盛岡タイムス Web News 2012年 12月 27日 (木)

       

■  〈岩手からのカナダ移住物語〉35 菊池孝育 吉田愼也と郷古潔A

 郷古と愼也との親密な交際は幼少の頃から終生続いた。長じては、日本とカナダと太平洋を隔ててのつき合いであった。郷古は欧米旅行の途次、スティブストンの愼也を訪ねた。逆に愼也は商用で帰国したときは頻繁に郷古と会談した。このことは家人が証言している。

  水沢留守藩での序列としては、愼也の実家の家格が郷古の生家を凌いだ。吉田家は留守家御一家衆に次ぐ弐番着座であったのに比し、郷古家は大番組の番士に過ぎなかった。ちなみに、カナダ(アメリカ)に渡った留守家旧家臣の末裔の中で一番家格の高かったのは、准御一家衆である鈴木三男であった。次に位置するのは吉田愼也の先祖である。ことに吉田権太夫(愼也の曾祖父、無献齋と号した)は家老職を務めた。藩校立生館の創設者としても名高い。祖父の権兵衛も幕末に家老であった。維新後、権兵衛は主君宗衛の夫人伊予子と共に水沢小学校の助教を務めた。愼也の父源三は羅卒(警察官)であったと言われる。斎藤實の生家も吉田家とほぼ同格である。

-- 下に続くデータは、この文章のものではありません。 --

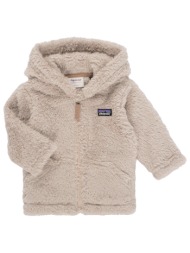 fleece patagonia furry friends hoody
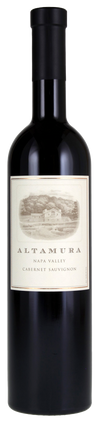 Altamura Winery Napa Valley Cabernet Sauvignon 2018 750 ML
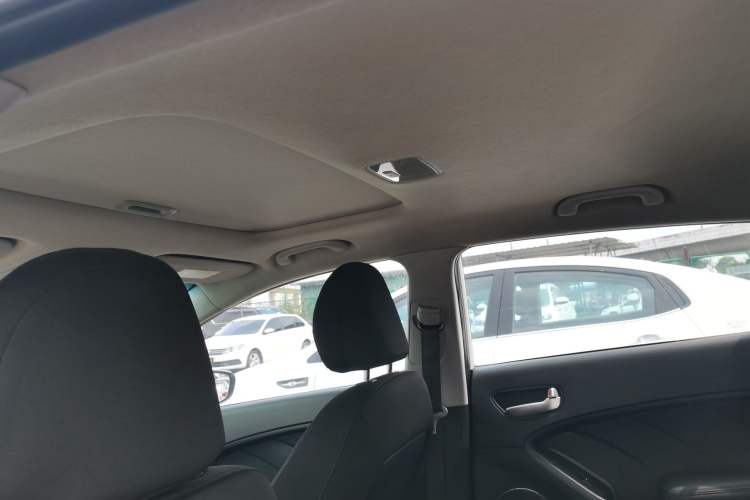 Used Kia K3S 2014 1.6L Manual GLS
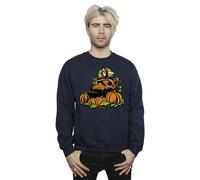 Evil Queen Villains Halloween Sweatshirt Disney Navy 5XL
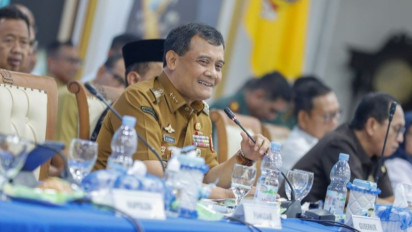 Kepala Daerah di Jawa Tengah Dilarang Tinggalkan Wilayah Selama Nataru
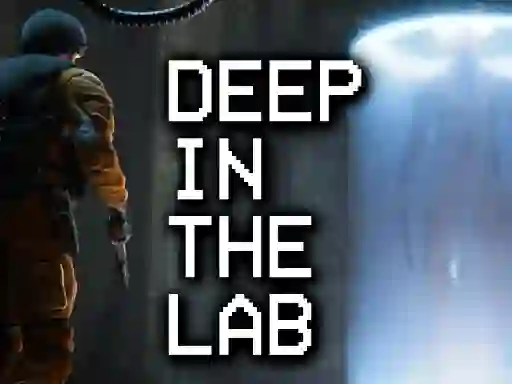 Trò chơi Deep in the lab trực tuyến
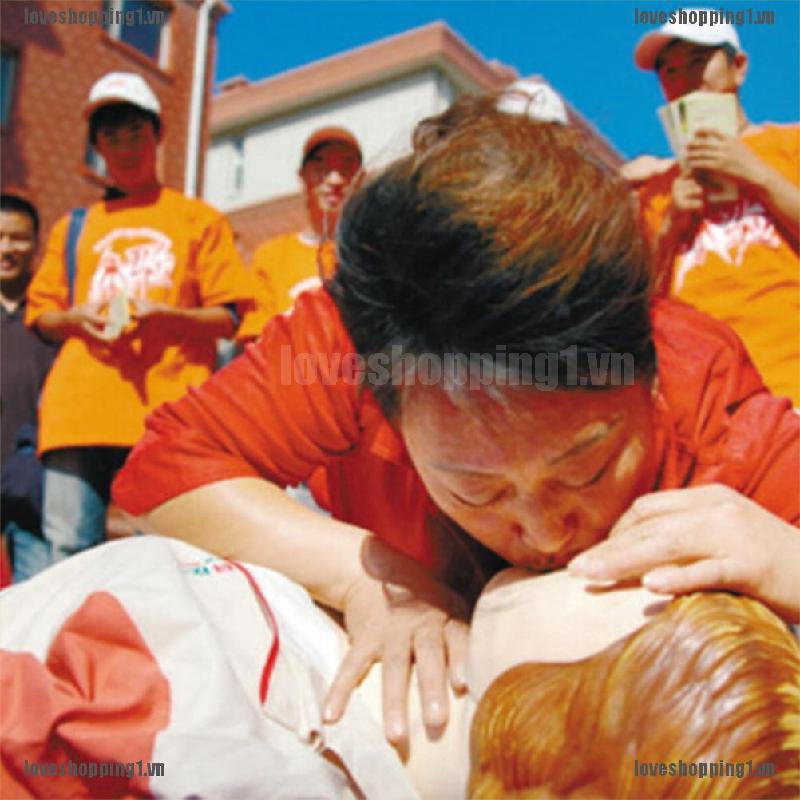 Mặt nạ sơ cứu hô hấp khẩn cấp CPR LOVON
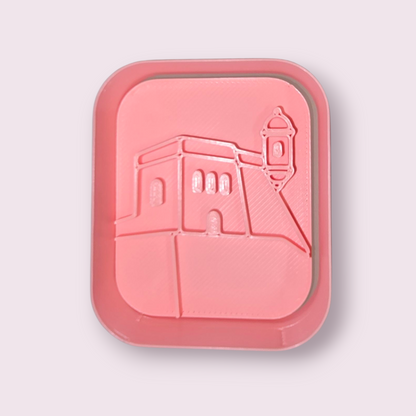 CASTILLO DEL MORRO #1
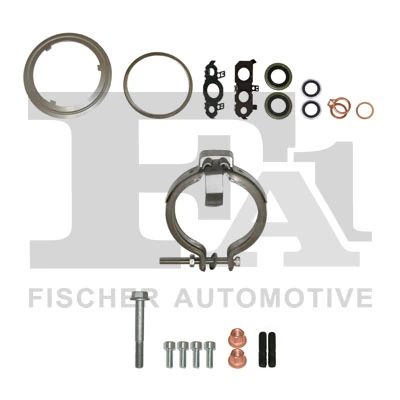 Mounting Kit, charger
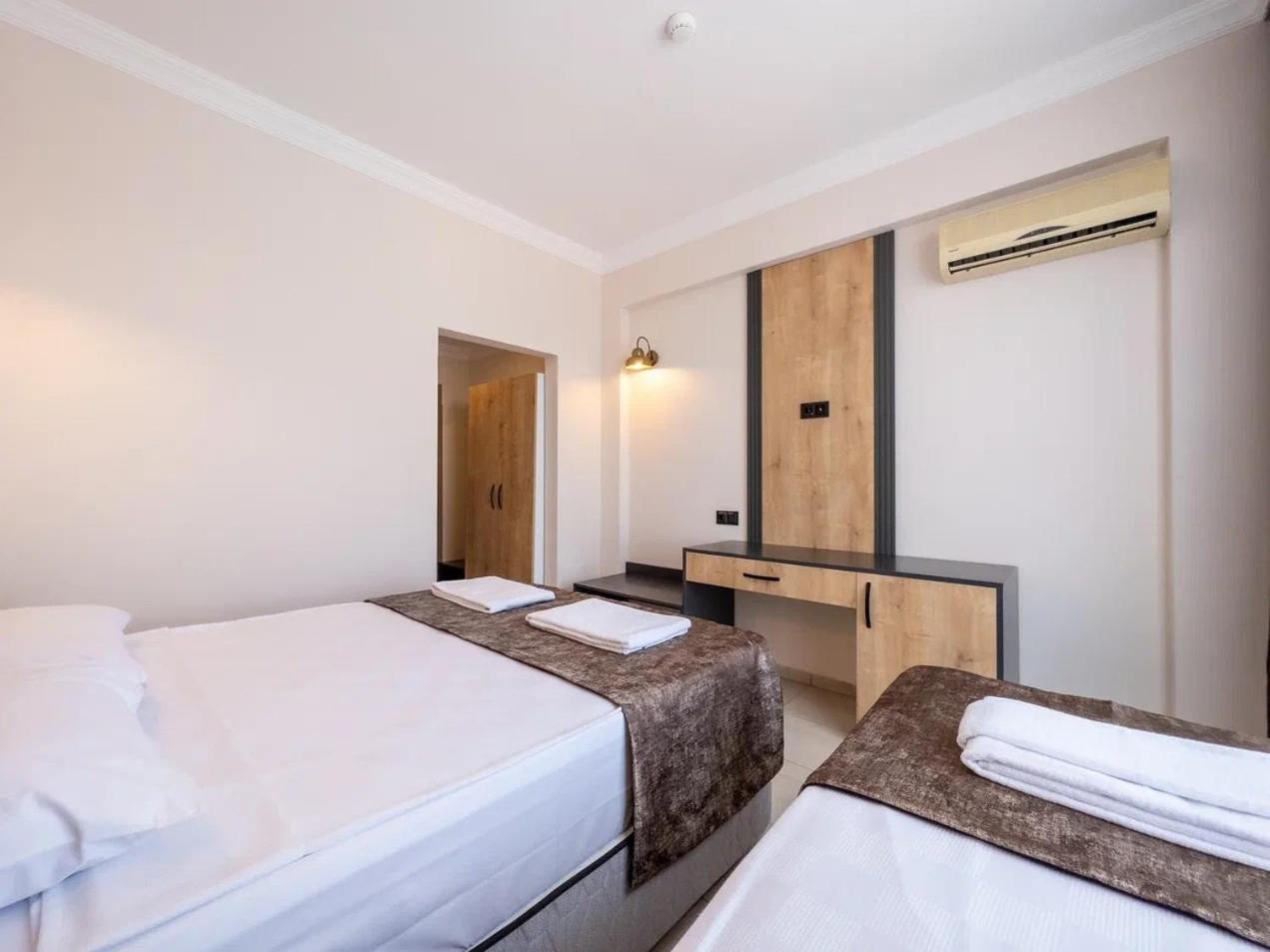 Side Sunset Hotel Ngoại thất bức ảnh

  両家より二段階下がった弐番座御召出に内田盛、下飯坂兄弟の生家が位置付けられている。御召出以上は番頭や奉行等の役職に就くことがあったので、ここまでは上席家臣と言える。

  郷古家は大番組十五番であるからそう高い家格とは言えない。それでも二人が親しかったのは、郷古潔は幼いときから頭脳明敏で秀才の誉れが高く、愼也は家柄に関係なく彼を尊敬してやまなかった。郷古潔は愼也の実直さと包容力に引かれたと友人に語っている。愼也の度量の大きさはカナダでも定評があった。日系社会を越えて、彼と関わりのある白人社会でも、ミスター・ヨシダと親しみを込めて呼ばれ、一目置かれていたのである。

  郷古は東京帝大(法)を出た後、三菱財閥の各社に勤務して、昭和16年の太平洋戦争開戦時には三菱重工の社長に就任していた。愼也が抑留者交換船で帰国した昭和18年には、東條英機の内閣顧問として飛ぶ鳥を落とす勢いであった。従って吉田家関連の人々は、郷古の政治力によって愼也夫妻の帰国が実現した、と今でも信じ込んでいる。愼也が帰国後、通勤したとされる大崎あるいは新橋駅前の事務所というのは、郷古潔関連の事業所であった可能性が高い。

  戦後、郷古はGHQから第三次戦犯に指名され、A級戦犯として巣鴨拘置所に収監された。愼也は友人の身の上を心配した。幸い養女清子の夫松崎進は東京裁判における連合国側通訳官であった。愼也は松崎を通じて、郷古の人となりを連合国側に訴え続けたのであった。訴えが奏効したかどうか定かではないが、郷古は出所後公職追放処分で済んだ。松崎夫妻は東京裁判終了後、カナダに帰国してバンクーバーに住んだ。

  筆者は平成7年、松崎宅を訪ねて取材した。

  BC大学に近い丘陵地にある瀟洒(しょうしゃ)な住宅であった。松崎進は既に故人となり、清子一人で取材に応じてくれた。2時間ほど対談したが、愼也夫妻のエピソード、北鎌倉の堂面豊信味の素社長宅のこと、郷古との交友録など、多方面に渡った。当時めんこいテレビがその様子をニュースで放映している。